Lá ganhei o apelido de Baronesa, acho que todas as moças do local, turistas ou não, são chamadas assim, mas me identifiquei, achei graça. Já fui chamada de muita coisa, porém foi a primeira vez que tive um apelido nobre. Já fui sol, já fui baleia, já fui demônio, sou a deusa vampira Akasha, sou bicha e travesti, tufão nos tempos de criança, leãozinho por parte de mãe e alguns amigos, Thalita Cristina por parte de padrinho e mais um monte de nomes que insistem em me dar. Baronesa era um apelido justo, combinava com a minha estadia na cidade: Praia de manhã, passeios à tarde e à noite … Vivia sem ter hora pra voltar pra realidade, distribuía sorrisos, não pedia troco de nada e me tornava melhor. Estava reciclada.

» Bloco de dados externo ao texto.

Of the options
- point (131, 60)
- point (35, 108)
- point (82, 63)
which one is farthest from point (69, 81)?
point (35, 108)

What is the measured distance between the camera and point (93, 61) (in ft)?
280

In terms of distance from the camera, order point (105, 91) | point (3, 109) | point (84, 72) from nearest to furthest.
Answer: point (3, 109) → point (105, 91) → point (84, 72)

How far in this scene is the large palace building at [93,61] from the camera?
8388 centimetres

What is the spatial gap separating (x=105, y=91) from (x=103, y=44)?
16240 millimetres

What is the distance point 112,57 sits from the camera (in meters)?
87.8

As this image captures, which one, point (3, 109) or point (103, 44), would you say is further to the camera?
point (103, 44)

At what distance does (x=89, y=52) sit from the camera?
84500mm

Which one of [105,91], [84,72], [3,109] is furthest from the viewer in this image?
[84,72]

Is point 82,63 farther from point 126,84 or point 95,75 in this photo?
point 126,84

As praias tem uma beleza incrível, as cabanas, que nós chamamos de quiosques, estavam repletas de casais normais compostos por homens muito mais velhos que suas mulheres. Isso não me incomoda. Casais em geral me irritam, se eu não faço parte deles. Egoísmo puro, mas enfim… Ouvi a conversa de um par no clube Quinta da Praia, onde aparentemente o rapaz estava curtindo o início de tarde com a moça, mas a infeliz insistia em teclar com outro. Ele estava puto da vida, e com razão, reclamou para a bela “Eu não levanto às 3, pego a balsa às 5, entro na faculdade às 6, e te trago aqui, pra você babar no ovo de outro.” Genial! Indignação aceita e perfeitamente explicável! Pedi outra cerveja e ri com a minha mãe, quase abracei o cara. A mulher não estava fazendo nada que um homem não faria, estar com um e pensar em outro, mas não executou direito. Talvez quisesse fazer birra, entretanto, não foi uma atitude elegante. Em seu lugar eu aproveitaria tudo, ele tinha conseguido bônus, porém, como estava lá de filha, apenas observei e jurei nunca fazer o mesmo.

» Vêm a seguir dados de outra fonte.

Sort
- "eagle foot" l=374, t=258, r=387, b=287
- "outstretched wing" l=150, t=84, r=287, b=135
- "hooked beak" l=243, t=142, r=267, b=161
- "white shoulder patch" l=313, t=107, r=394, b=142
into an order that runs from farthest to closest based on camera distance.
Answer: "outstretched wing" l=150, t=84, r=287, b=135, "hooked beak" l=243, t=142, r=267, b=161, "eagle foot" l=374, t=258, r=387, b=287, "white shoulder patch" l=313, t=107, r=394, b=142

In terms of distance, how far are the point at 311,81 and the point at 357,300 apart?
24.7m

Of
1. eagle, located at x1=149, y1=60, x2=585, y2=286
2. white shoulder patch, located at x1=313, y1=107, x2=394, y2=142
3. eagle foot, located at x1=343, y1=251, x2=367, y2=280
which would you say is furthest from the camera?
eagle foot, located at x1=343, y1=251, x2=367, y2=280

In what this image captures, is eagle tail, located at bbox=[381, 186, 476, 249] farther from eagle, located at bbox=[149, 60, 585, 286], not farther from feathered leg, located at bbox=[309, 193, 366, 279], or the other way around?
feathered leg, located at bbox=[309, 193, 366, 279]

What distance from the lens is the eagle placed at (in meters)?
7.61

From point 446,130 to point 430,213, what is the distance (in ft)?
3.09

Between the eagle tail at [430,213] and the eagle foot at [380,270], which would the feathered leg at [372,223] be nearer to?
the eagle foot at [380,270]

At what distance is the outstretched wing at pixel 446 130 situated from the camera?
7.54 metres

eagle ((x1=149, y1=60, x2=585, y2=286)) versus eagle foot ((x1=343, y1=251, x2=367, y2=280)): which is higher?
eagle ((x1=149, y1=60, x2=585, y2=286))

Os grupos de amigos conversando pareciam com os meus, falavam de seus casos, seus cigarros, seus porres e viagens. Eu estava com saudades de reunir meus putos, mas também precisava de um tempo longe deles, contudo, cada ocasião vista na cidade, me lembrava um de meus demônios e acabei sonhando com o dia de todos nós integrando a trupe dos bacanas de Arraial d’ Ajuda. O lugar ficaria ainda mais mágico.
A Baronesa encantou o povoado. O Palhaço Calcinha e a cachorra Maluca elogiaram a lua de mel de sua mãe. Tudo na Mucugê era um sonho, o cheiro de pitanga no Beco das Cores não parecia real e a Broadway com a 5th Avenue eram de um charme envolvente. Ali era o fantástico mundo de Thali.
A viagem aconteceu da maneira que as melhores coisas da minha vida acontecem, na incerteza, na dúvida. A primeira viagem de avião me lembrou a primeira vez que pisei no palco, a primeira vez que entrei na casa de amigos. O medo imenso de acontecer algo errado resulta em sensações indescritíveis… Ansiedade besta, no final tudo ocorre de maneira deliciosa.
Até a volta, Arraial. A Baronesa será eternamente grata pelos melhores cinco dias que teve em 2015.